Hardware, says Reinwand, is the most challenging aspect of the problem. “We’ve partnered with different entities to distribute refurbished computers,” he says. “We’re really relying on national foundations to try to help us. We’re trying to get money from organizations, like the Bill Gates Foundation, that are really well-endowed, that have money to direct to these types of initiatives. We are creating an ecosystem of partners in each category. EarthLink is ‘Access,’ but we bring together players in each area to encompass all five areas. We believe it has to be a complete solution.”
Wi-Fi is an essential part of any plan to bring affordable broadband access to the masses, says Reinwand.
“Wi-Fi has the capability to provide low-cost access in cities,” he says. “Currently, broadband is divided between the local cable and local telephone company; there’s not enough competition, so not everyone can afford access. With Wi-Fi coming in, and the business model that EarthLink is running, any ISP can offer low-cost access.”
“Plus, there’s scalability,” he says. “The incumbents have been involved in these red line activities, so they are only building out to affluent neighborhoods. Other people have no option other than dial-up. Wireless doesn’t require us to deploy any new infrastructure, which helps to solve the availability issue.”

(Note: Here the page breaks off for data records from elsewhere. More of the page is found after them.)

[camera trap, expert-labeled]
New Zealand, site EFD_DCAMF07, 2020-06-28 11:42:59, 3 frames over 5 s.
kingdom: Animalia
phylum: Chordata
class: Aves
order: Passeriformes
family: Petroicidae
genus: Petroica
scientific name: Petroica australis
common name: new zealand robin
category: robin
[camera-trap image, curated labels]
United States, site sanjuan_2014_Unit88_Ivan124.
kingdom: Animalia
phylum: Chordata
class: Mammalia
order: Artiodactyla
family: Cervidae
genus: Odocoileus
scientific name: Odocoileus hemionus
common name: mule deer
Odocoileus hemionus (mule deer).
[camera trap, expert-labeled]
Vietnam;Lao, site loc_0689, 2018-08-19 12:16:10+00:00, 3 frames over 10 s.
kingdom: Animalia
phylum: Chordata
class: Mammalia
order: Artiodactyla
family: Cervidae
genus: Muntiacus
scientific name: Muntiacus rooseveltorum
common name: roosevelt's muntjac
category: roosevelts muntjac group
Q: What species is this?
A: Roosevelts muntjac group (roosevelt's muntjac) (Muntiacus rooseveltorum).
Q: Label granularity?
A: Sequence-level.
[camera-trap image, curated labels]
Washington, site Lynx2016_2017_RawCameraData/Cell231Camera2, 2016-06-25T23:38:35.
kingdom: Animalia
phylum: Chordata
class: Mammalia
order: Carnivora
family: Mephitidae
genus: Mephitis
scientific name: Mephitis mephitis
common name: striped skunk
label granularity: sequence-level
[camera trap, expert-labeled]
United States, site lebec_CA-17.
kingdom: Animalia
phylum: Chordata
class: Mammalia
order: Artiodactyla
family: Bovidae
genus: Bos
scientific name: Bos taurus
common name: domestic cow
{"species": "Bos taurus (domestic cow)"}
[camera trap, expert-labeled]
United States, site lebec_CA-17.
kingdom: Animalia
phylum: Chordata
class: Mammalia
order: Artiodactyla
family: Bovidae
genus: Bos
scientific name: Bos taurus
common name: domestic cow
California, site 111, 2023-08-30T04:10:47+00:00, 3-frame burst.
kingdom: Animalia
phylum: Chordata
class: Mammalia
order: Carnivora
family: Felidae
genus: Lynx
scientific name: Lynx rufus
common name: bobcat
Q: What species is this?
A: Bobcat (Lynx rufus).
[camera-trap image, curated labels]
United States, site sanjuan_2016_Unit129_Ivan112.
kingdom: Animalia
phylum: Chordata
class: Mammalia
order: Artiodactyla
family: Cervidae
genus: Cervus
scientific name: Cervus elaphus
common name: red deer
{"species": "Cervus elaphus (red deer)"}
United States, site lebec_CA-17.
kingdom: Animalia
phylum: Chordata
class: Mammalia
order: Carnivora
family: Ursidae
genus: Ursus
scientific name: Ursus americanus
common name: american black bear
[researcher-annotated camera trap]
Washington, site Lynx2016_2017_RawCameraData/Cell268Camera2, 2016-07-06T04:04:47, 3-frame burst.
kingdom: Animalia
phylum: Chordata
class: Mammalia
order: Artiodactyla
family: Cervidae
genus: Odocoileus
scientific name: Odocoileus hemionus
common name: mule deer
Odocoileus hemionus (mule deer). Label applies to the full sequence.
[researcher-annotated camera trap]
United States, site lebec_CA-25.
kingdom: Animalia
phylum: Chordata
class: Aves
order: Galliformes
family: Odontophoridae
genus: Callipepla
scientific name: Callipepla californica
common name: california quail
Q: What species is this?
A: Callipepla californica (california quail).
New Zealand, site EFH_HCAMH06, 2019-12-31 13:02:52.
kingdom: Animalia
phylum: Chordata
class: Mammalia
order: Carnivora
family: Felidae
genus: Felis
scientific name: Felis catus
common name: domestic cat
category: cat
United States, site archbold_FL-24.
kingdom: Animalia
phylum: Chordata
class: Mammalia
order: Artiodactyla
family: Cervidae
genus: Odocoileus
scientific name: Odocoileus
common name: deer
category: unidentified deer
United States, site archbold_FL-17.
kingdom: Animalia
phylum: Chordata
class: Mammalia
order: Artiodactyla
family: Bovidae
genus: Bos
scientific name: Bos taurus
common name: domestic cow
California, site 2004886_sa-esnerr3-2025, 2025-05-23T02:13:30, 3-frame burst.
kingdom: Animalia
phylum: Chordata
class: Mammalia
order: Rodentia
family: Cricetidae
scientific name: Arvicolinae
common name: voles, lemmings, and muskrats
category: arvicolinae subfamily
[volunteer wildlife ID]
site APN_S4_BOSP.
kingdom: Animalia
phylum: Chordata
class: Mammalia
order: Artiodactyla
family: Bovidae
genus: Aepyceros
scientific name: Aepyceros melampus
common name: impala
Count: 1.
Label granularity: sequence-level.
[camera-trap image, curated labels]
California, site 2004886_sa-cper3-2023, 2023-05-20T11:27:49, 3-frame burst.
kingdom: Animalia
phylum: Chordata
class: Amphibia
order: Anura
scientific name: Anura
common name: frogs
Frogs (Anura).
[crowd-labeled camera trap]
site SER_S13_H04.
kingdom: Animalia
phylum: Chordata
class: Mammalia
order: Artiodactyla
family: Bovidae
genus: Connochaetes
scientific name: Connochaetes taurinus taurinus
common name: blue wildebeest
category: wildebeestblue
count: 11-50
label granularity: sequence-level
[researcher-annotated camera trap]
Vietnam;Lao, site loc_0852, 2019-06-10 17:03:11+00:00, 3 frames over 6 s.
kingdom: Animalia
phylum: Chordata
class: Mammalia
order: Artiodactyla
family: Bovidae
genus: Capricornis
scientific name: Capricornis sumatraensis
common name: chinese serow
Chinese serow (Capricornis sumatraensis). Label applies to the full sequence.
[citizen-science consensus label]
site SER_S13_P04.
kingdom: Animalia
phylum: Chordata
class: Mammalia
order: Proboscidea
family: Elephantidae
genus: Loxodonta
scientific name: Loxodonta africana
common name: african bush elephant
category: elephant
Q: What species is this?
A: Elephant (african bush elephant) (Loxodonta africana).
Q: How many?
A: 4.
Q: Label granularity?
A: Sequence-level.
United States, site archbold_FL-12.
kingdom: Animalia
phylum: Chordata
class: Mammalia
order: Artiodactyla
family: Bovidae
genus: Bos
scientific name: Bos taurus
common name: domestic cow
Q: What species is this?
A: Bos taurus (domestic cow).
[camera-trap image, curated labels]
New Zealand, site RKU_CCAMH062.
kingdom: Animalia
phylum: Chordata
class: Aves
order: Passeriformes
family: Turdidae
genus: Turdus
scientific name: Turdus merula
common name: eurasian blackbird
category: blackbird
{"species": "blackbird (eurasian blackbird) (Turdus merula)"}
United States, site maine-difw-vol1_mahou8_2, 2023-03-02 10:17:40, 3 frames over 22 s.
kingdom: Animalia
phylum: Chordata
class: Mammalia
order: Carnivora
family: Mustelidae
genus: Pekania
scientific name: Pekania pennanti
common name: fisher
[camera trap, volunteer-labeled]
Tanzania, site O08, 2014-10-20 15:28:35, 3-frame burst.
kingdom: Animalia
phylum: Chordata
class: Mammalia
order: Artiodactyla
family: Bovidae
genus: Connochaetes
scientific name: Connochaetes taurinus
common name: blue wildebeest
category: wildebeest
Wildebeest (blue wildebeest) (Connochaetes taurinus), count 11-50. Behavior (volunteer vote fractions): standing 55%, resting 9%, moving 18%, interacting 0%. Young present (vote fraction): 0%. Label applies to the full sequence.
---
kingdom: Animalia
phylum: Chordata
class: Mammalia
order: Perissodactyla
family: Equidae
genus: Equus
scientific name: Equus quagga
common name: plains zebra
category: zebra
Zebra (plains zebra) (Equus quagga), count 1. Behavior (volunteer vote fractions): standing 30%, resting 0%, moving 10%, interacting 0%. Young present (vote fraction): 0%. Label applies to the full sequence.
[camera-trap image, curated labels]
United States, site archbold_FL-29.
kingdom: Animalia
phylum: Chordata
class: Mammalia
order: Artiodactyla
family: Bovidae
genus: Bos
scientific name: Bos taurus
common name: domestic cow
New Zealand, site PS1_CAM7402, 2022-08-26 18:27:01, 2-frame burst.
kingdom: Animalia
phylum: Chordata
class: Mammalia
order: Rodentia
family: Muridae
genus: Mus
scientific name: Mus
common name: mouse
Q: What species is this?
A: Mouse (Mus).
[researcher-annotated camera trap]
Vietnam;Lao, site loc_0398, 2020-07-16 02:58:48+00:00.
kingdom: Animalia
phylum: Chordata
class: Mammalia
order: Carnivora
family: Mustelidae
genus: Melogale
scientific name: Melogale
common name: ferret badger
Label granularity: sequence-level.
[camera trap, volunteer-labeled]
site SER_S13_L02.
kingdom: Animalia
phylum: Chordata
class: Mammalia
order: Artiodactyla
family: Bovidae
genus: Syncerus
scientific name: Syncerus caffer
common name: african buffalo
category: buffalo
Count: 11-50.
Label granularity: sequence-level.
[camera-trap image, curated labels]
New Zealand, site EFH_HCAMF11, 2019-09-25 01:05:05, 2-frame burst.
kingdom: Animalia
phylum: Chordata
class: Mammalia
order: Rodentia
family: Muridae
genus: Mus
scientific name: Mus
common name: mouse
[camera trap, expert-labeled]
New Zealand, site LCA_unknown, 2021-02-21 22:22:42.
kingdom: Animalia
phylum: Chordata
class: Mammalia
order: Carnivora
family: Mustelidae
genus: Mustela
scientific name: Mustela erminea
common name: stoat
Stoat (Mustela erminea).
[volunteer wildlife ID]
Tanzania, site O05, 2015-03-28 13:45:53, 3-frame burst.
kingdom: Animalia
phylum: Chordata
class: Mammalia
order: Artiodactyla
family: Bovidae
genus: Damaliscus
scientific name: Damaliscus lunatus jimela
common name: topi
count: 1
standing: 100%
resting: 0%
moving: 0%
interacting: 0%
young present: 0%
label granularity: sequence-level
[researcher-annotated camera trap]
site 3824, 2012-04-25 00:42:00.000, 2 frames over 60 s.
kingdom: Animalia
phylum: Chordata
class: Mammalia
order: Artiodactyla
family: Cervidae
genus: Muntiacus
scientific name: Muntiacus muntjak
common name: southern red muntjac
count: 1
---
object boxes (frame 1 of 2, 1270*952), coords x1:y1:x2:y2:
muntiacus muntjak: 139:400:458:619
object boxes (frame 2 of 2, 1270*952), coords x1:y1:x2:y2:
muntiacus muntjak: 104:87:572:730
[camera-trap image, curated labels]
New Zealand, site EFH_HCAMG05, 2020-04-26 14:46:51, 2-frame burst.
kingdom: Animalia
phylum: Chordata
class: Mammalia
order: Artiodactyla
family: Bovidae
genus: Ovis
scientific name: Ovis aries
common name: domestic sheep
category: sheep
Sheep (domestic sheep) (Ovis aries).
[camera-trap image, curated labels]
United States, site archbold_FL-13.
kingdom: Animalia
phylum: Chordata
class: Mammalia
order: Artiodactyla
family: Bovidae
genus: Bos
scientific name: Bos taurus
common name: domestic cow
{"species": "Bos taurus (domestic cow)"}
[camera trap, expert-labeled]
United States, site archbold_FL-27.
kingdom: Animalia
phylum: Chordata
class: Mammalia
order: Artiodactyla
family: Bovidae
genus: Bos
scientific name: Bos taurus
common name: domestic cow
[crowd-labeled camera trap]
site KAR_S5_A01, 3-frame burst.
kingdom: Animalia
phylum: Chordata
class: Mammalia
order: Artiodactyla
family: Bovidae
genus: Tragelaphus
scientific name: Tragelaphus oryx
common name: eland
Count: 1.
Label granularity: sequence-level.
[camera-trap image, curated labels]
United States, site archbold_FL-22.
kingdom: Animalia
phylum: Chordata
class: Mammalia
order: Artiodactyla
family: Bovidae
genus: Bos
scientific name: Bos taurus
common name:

The Chicago initiative is not EarthLink’s first foray into the world of digital inclusion programs. In other cities — the ones where EarthLink was selected to provide municipal Wi-Fi access — other projects are underway. In Philadelphia, for instance, the focus is on providing 25,000 subsidized accounts to bring affordable access to low-income residents. In Anaheim, California, the Mayor’s Tech Scholars program gives kids who win an essay contest computers and two years of free Internet access to take away to college.
“We have programs in pretty much every city where we’re operating,” says Reinwand. “Right now, we’re finalizing a contract with Houston, and it has a significant digital inclusion program. We’ll be providing 40-50,000 subsidized accounts for use with $1-2 million worth of cash and services to support training and content and hardware programs. In San Francisco, we’re offering subsidized accounts for hardware and training. With our partner Google, we’ll be creating a citywide free tier of access available to anyone in the city to use. Free access citywide is a legacy for us. We realize access only solves one part of the equation, so we have tended to try for a more comprehensive solution. Just providing access isn’t solving the problem with the low-income households.”
Is it a coincidence that the announcement of this Digital Future Program in Chicago comes just after the city closed its RFP and began weighing the contenders for its own muni wireless network?
“This was an opportunity that presented itself based on our activity there when we were preparing our bid for the city,” says Reinwand. “EarthLink submitted a proposal. The city appears to be moving onto the next stages. We are now responding to follow-up questions. We have no idea when they’ll announce. We’re hoping that it moves quickly.”